A Climate-Sensitive Mixed-Effects Individual Tree Mortality Model for Masson Pine in Hunan Province, South–Central China

• Published in: Forests Vol. 15; no. 9; p. 1543
• Main Authors: Yan, Ni, He, Youjun, Chen, Keyi, Lv, Yanjie, Wang, Jianjun, Zhang, Zhenzhong
• Format: Journal Article
• Language: English
• Published: Basel MDPI AG 01.09.2024
• Subjects: Analysis; China; climate; Climate change; Competition; Environmental protection; forest inventory; Forest management; Forest reserves; Global climate; Health aspects; Independent variables; model validation; Mortality; National forests; Pine; Pinus massoniana; Precipitation; Probability; Random variables; regression analysis; Regression models; Statistical analysis; summer; Sustainable forestry; temperature; tree mortality; Trees; Variables; Vegetation; China; Hunan China
• ISSN: 1999-4907; 1999-4907
• DOI: 10.3390/f15091543

Accurately assessing tree mortality probability in the context of global climate changes is important for formulating scientific and reasonable forest management scenarios.

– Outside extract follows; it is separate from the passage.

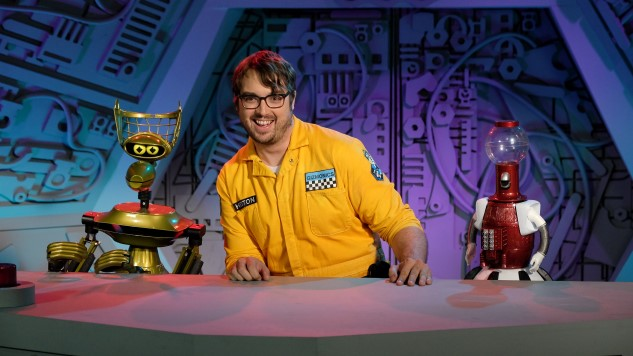 Mystery Science Theater 3000 Returns – Here's What We Think!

In this study, we developed a climate-sensitive individual tree mortality model for Masson pine using data from the seventh (2004), eighth (2009), and ninth (2014) Chinese National Forest Inventory (CNFI) in Hunan Province, South–Central China. A generalized linear mixed-effects model with plots as random effects based on logistic regression was applied. Additionally, a hierarchical partitioning analysis was used to disentangle the relative contributions of the variables. Among the various candidate predictors, the diameter (DBH), Gini coefficient (GC), sum of basal area for all trees larger than the subject tree (BAL), mean coldest monthly temperature (MCMT), and mean summer (May–September) precipitation (MSP) contributed significantly to changes in Masson pine mortality. The relative contribution of climate variables (MCMT and MSP) was 44.78%, larger than tree size (DBH, 32.74%), competition (BAL, 16.09%), and structure variables (GC, 6.39%). The model validation results based on independent data showed that the model performed well and suggested an influencing mechanism of tree mortality, which could improve the accuracy of forest management decisions under a changing climate.